*WHAT YOU WILL DO:*
Pick out each line below containing "text".

*LISTED ENTRIES:*
* * * * *

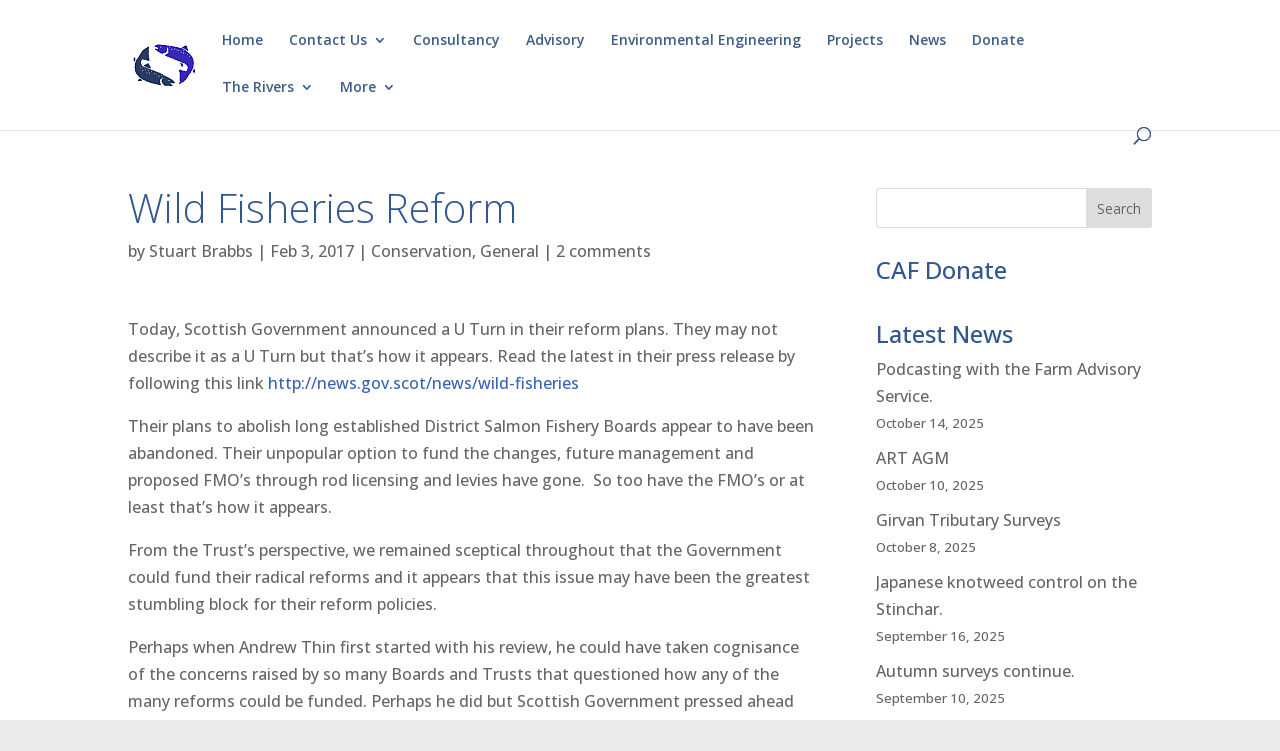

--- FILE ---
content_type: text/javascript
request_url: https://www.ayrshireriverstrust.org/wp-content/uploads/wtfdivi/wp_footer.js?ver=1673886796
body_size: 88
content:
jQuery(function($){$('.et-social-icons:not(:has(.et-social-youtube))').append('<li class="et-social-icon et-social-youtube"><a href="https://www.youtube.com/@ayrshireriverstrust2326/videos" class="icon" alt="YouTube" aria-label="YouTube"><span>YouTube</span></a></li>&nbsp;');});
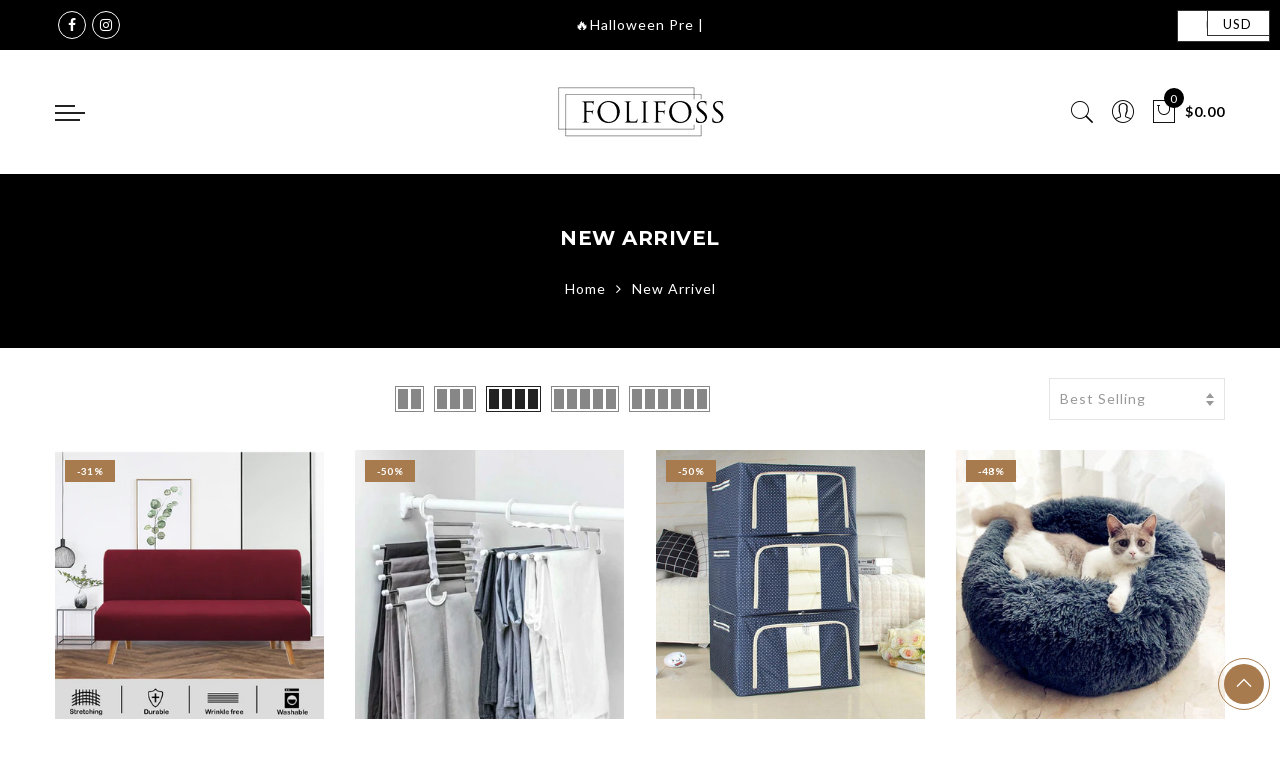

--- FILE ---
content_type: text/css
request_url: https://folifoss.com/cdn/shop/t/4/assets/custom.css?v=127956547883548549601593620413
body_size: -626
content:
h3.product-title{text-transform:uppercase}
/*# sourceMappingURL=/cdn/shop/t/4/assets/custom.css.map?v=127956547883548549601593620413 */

* * * * *

*REPLY:*
content_type: text/javascript
content_type: text/css
h3.product-title{text-transform:uppercase}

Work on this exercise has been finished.